Мишка Пурусов, внук Максима и мой недруг с самого раннего детства, забрался на крышу и распевал частушки:
Дезертиры тише, тише,
Комиссар сидит на крыше.
Комиссариха орёт:
За Совет никто нейдёт…
Пульнул один красноармеец вверх из винтовки - получил нагоняй от начальника отряда. Что возьмёшь с семилетнего сорванца?

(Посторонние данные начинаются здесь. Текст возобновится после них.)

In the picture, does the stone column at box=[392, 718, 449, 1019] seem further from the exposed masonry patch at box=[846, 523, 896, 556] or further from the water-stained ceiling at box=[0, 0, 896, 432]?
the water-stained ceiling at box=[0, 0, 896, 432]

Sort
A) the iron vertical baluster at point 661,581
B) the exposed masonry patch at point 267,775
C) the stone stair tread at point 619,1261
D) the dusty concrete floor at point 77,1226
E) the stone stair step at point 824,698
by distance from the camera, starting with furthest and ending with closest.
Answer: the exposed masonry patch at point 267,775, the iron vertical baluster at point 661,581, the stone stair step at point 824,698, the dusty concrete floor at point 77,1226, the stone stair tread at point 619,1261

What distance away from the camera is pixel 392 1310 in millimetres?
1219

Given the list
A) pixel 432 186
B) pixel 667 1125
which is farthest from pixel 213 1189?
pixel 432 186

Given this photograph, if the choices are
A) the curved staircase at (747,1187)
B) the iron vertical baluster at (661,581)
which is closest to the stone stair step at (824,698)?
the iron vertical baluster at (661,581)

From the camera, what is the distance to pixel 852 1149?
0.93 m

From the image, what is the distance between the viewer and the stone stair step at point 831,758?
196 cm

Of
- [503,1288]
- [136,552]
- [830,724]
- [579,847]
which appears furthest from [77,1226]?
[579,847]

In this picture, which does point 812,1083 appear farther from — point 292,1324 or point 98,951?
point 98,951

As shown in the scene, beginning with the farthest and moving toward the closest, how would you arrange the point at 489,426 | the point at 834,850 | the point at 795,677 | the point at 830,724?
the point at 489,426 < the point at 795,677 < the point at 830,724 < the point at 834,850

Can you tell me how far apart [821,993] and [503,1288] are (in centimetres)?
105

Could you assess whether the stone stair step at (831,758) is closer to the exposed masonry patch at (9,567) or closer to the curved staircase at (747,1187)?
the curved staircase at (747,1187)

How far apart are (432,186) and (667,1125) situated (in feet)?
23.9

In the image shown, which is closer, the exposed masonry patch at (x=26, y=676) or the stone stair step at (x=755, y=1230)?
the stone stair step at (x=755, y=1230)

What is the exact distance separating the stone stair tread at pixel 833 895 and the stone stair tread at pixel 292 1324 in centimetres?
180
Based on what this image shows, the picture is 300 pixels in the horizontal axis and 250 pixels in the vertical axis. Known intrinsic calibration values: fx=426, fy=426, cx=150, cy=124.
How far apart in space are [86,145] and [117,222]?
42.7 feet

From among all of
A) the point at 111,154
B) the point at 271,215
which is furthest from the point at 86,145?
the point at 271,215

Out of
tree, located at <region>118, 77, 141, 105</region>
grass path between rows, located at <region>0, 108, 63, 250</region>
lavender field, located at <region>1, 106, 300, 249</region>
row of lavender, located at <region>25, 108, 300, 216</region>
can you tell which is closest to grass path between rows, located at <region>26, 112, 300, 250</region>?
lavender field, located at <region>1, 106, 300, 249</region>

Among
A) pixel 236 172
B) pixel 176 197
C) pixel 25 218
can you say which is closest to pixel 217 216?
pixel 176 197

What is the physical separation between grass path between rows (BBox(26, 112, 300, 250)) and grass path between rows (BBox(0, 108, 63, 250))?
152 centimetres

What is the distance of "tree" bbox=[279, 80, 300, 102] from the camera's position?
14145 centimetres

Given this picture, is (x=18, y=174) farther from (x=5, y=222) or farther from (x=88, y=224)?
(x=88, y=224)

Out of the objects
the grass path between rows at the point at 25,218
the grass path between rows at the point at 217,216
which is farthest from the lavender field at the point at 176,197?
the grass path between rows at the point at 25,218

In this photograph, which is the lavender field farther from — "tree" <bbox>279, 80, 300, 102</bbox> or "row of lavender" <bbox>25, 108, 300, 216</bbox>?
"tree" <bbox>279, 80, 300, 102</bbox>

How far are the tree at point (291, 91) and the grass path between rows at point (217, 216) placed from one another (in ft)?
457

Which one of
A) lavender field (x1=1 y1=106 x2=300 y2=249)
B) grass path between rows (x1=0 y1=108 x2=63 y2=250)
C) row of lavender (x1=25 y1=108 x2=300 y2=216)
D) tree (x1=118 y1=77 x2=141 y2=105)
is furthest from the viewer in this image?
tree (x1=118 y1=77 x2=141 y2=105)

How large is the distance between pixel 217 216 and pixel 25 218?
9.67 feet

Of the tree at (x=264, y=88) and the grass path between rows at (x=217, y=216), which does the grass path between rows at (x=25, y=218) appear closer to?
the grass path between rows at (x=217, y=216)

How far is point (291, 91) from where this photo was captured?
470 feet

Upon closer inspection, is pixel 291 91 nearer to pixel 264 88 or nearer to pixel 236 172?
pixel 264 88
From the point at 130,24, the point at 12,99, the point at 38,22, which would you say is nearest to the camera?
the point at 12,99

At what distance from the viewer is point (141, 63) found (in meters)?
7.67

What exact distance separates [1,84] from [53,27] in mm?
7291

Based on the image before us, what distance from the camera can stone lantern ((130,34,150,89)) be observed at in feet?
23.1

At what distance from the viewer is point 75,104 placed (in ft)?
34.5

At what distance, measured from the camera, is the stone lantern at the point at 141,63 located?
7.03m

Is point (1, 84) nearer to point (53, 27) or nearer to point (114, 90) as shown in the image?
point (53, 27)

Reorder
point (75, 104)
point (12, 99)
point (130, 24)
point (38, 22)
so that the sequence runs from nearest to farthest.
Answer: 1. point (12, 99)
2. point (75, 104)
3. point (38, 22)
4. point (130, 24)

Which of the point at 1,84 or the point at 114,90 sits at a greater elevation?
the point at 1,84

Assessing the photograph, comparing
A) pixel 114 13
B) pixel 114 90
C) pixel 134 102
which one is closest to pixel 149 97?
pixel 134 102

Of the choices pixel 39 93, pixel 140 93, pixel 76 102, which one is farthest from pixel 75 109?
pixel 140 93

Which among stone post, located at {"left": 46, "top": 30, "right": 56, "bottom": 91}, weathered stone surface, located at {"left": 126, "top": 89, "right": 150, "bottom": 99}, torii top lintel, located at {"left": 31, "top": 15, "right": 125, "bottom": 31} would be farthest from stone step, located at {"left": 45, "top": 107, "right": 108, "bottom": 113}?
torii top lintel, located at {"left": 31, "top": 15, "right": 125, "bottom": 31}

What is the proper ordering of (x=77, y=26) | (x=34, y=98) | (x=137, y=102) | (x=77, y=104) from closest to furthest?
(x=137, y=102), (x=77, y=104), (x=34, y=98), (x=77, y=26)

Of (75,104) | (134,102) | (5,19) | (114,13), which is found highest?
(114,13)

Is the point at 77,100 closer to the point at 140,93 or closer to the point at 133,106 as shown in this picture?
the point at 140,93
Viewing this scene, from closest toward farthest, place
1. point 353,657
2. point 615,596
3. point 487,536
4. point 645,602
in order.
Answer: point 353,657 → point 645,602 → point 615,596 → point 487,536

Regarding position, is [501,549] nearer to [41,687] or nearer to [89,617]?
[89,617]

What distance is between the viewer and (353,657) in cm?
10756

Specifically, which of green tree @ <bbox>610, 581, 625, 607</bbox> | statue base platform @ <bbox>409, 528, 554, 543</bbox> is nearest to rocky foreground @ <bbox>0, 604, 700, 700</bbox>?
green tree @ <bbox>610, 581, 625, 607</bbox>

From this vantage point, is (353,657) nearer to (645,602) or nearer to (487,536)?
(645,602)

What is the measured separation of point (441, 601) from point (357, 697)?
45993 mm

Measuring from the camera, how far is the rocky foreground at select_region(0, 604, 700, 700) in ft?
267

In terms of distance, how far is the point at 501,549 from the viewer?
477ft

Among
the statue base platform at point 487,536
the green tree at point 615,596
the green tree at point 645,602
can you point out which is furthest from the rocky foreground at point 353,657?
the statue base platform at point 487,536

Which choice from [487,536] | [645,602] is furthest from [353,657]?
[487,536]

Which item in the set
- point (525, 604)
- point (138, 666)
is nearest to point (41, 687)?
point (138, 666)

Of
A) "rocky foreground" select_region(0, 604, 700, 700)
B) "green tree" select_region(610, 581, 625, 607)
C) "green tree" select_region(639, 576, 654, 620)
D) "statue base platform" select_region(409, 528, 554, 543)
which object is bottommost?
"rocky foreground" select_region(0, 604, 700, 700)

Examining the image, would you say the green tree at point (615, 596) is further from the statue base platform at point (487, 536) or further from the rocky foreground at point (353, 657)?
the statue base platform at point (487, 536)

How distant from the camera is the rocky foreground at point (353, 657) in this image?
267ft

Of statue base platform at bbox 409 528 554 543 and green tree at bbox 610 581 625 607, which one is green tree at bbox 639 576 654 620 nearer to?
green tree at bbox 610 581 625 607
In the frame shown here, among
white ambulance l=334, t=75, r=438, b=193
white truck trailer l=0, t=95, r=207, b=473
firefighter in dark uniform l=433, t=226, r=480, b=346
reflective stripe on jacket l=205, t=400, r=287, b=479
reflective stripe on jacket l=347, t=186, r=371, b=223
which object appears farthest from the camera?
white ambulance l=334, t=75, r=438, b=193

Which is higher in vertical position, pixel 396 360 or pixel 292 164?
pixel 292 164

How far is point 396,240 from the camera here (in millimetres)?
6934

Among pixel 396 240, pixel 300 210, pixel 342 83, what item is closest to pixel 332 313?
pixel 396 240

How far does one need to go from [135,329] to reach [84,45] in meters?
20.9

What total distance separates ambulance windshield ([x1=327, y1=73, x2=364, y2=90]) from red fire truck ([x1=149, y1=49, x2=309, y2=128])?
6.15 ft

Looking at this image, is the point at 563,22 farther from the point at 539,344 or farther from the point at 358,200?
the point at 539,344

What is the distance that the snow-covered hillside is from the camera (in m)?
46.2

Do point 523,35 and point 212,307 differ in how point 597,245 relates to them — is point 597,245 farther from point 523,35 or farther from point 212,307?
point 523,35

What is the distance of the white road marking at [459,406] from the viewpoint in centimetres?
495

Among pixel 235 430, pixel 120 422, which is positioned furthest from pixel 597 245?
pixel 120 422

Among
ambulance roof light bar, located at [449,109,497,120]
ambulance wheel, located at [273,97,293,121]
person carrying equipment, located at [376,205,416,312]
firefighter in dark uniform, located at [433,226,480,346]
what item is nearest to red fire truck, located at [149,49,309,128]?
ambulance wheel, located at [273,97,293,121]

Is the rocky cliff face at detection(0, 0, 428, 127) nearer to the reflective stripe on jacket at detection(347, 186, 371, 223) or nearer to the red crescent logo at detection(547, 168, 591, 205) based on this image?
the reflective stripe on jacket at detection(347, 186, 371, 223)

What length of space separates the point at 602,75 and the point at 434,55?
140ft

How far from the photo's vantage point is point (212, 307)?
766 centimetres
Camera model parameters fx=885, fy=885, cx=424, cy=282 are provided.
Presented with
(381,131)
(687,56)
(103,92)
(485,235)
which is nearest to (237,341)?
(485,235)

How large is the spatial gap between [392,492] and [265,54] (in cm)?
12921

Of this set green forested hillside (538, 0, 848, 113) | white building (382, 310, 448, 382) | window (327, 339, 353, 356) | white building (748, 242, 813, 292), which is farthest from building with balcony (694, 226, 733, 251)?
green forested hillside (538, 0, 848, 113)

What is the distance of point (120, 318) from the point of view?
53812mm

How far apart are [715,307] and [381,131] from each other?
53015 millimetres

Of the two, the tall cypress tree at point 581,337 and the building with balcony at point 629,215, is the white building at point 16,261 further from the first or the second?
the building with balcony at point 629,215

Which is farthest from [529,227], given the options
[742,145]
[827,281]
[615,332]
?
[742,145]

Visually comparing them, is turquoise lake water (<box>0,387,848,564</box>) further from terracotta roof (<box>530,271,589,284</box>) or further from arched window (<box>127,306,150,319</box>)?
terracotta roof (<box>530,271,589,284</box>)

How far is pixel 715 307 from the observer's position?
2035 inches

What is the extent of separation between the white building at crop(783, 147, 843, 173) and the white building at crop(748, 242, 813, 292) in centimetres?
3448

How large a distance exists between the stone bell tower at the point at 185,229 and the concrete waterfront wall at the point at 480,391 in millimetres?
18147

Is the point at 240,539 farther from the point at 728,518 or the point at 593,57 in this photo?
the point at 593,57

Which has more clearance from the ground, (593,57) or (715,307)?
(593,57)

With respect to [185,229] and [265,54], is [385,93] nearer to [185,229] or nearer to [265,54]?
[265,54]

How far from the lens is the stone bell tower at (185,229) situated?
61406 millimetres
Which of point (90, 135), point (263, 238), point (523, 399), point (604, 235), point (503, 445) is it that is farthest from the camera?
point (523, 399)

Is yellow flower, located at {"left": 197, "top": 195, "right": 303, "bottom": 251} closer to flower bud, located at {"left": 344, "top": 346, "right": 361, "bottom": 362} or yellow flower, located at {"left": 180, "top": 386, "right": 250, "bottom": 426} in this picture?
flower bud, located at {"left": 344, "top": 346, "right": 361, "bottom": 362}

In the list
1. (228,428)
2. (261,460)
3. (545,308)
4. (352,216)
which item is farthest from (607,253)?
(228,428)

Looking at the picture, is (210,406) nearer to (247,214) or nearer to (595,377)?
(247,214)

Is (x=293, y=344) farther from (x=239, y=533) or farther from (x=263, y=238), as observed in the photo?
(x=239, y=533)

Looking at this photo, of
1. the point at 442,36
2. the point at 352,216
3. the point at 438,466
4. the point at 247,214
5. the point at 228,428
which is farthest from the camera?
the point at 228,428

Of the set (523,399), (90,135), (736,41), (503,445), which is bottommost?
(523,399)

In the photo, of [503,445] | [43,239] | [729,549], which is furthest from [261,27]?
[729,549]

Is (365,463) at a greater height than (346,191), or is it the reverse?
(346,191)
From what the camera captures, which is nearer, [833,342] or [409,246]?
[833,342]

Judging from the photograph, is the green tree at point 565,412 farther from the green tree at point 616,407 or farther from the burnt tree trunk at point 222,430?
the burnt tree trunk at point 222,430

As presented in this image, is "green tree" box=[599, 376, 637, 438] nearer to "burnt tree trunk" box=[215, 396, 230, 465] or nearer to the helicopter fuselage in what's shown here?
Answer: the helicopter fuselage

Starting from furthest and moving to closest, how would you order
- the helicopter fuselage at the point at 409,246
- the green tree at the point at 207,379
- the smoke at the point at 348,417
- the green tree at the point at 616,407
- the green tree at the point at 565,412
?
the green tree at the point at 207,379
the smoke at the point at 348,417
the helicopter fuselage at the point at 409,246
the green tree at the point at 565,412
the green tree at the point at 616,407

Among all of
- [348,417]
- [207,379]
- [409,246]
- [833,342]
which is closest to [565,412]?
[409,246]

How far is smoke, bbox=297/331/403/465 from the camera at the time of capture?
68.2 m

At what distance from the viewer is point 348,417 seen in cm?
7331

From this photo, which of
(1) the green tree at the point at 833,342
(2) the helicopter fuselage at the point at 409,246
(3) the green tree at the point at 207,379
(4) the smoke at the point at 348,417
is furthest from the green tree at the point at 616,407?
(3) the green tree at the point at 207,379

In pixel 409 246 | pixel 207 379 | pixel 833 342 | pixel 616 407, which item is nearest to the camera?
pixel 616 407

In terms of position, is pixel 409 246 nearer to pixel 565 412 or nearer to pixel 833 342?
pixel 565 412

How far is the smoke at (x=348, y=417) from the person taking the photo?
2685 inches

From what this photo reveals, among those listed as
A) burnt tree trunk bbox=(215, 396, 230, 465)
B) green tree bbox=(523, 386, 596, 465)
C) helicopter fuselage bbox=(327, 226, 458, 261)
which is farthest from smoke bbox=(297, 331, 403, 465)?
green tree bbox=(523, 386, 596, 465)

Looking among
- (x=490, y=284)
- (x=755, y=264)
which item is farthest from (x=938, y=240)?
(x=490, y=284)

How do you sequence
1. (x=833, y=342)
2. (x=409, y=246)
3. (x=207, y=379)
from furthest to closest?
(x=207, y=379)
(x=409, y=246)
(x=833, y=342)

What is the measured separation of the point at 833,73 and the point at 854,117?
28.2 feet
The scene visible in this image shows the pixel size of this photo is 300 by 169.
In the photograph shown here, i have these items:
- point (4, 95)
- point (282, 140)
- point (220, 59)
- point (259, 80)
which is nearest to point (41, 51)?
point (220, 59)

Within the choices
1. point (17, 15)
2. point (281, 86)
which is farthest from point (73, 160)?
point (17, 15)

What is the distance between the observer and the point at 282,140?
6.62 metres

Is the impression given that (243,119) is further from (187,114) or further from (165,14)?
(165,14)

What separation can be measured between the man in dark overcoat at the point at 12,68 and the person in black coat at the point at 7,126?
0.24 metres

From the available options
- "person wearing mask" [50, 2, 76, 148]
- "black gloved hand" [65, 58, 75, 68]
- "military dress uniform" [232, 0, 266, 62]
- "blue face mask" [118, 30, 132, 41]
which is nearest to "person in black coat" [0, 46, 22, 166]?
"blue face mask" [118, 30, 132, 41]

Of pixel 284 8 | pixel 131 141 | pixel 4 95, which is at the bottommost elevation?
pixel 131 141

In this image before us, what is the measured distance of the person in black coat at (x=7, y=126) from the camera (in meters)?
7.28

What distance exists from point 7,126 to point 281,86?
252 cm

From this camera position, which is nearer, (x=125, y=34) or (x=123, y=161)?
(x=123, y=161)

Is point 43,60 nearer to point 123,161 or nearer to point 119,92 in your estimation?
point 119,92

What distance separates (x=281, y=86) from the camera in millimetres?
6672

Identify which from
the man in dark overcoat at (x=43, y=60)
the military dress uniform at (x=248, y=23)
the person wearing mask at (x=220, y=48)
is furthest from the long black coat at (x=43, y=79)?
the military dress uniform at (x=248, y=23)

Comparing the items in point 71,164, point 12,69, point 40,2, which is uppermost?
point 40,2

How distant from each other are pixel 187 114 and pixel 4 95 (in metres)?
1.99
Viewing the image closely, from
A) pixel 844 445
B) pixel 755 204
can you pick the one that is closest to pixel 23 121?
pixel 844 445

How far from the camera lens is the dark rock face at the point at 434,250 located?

Мясника Ивана Уранова, жившего на краю болота, красноармейцы едва не прищучили дома, в жениной постели. Рыжий, здоровенный, щетина на лице, как у бирюка, Иван Уранов бежал задами к овинам, петляя, словно заяц. Откуда и резвость такая взялась у неповоротливого увальня? Скачет вправо, влево, упадёт, ползёт, снова бежит. Красноармейцы били по нему с колена. Не попали. Ушёл.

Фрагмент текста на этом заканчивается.